Sympathetic fibers innervate the entire heart, both the conduction system and contractile myocardium. The fibers run along the blood vessels and are particularly dense in the ventricular myocardium. Sympathetic stimulation leads to increased excitability in all cells. This means that increased sympathetic activity results in increased heart rate (by increasing automaticity in the sinoatrial node), increased contractile force and increased speed of impulse conduction.

Definition of heart rhythm

A rhythm is defined as three consecutive heartbeats displaying (more or less) identical waveforms on the ECG. The similarity of the waveforms indicates that their origin is the same. The sinoatrial node is the heart’s pacemaker under normal circumstances and the rhythm is referred to as sinus rhythm. Although it is not possible to discern the electrical potentials of the sinoatrial node itself, there is indirect evidence from the ECG that confirms the origin of the rhythm (discussed later).

Should any structure outside of the sinoatrial node discharge an action potential that results in myocardial depolarization, that structure is referred to as ectopic focus and the beat is called an ectopic beat. An ectopic rhythm occurs when three or more consecutive heartbeats originate from an ectopic focus. If an ectopic rhythm is a replacement for the normal sinus rhythm, it is referred to as an escape rhythm. These topics will be discussed in detail later on.

Conclusion

The cardiac cycle begins when the sinoatrial node discharges an action potential that spreads through the heart. The action potential spreads in the form of an electrical impulse, by cell-to-cell transmission of the depolarization. The impulse spreads via the internodal pathways and Bachmann’s bundle in the atria. It is then delayed briefly in the atrioventricular node before it is rapidly disseminated – via the His-Purkinje network – through the ventricular myocardium. The contraction starts when contractile cells receive the impulse.

The action potential consists of depolarization (activation) and repolarization (recovery).

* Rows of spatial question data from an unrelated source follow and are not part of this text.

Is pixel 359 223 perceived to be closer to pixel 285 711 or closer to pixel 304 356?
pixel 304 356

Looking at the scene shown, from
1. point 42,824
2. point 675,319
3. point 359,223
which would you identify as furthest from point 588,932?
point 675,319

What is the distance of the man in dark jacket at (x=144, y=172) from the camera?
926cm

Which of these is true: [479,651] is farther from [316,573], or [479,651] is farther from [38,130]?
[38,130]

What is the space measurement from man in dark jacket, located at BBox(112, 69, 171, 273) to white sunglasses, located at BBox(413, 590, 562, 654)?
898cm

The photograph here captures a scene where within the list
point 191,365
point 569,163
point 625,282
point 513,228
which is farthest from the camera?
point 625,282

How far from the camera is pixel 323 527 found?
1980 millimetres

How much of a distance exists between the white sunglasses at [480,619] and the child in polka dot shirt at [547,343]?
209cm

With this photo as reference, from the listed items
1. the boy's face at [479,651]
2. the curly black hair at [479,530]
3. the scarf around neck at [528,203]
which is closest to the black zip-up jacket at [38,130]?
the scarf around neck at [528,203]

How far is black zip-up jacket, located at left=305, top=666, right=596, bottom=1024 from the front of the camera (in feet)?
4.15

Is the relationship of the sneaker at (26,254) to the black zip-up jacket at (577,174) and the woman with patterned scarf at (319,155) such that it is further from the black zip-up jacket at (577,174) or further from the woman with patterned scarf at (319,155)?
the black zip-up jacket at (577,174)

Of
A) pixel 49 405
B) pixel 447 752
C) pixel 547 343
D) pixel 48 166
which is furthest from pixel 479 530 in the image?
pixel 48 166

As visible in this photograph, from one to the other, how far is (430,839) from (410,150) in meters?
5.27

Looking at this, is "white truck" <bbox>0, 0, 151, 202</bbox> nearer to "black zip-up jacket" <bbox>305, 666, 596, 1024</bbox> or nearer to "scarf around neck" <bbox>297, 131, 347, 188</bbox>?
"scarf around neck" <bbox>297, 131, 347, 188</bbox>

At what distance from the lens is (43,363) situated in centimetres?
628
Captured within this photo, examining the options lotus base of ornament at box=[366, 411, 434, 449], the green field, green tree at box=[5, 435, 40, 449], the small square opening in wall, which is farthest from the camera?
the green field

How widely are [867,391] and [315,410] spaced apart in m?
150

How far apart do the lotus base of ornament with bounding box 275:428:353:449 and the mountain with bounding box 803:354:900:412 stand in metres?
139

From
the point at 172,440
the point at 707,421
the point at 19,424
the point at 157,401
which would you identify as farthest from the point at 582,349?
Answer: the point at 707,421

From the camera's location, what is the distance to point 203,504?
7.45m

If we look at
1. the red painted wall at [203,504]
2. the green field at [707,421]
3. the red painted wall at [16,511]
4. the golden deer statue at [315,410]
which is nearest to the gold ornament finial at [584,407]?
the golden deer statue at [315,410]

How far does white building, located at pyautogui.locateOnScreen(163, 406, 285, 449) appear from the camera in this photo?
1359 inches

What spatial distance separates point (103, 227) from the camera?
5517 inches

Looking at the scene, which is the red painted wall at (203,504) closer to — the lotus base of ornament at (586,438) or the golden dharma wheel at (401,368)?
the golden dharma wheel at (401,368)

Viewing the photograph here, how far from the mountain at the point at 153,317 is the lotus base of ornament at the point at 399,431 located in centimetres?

This process includes rapid changes in the membrane potential, which is a consequence of ions flowing across the cell membrane. The flow of ions is equal to an electrical current and the electrical activity of atrial and ventricular myocardium is recorded and analyzed by electrodes placed on the skin. ECG interpretation is all about deciphering these electrical currents.

Interested readers may study the Wiggers diagram below. It displays the association between the ECG, pressure, and volume in the heart during the cardiac cycle.

Figure 6. A Wiggers diagram is a standard diagram used in cardiac physiology to illustrate the association between aortic pressure, ventricular pressure, atrial pressure, volumes and ECG waveforms.
Figure 6. A Wiggers diagram is a standard diagram used in cardiac physiology to illustrate the association between aortic pressure, ventricular pressure, atrial pressure, volumes and ECG waveforms.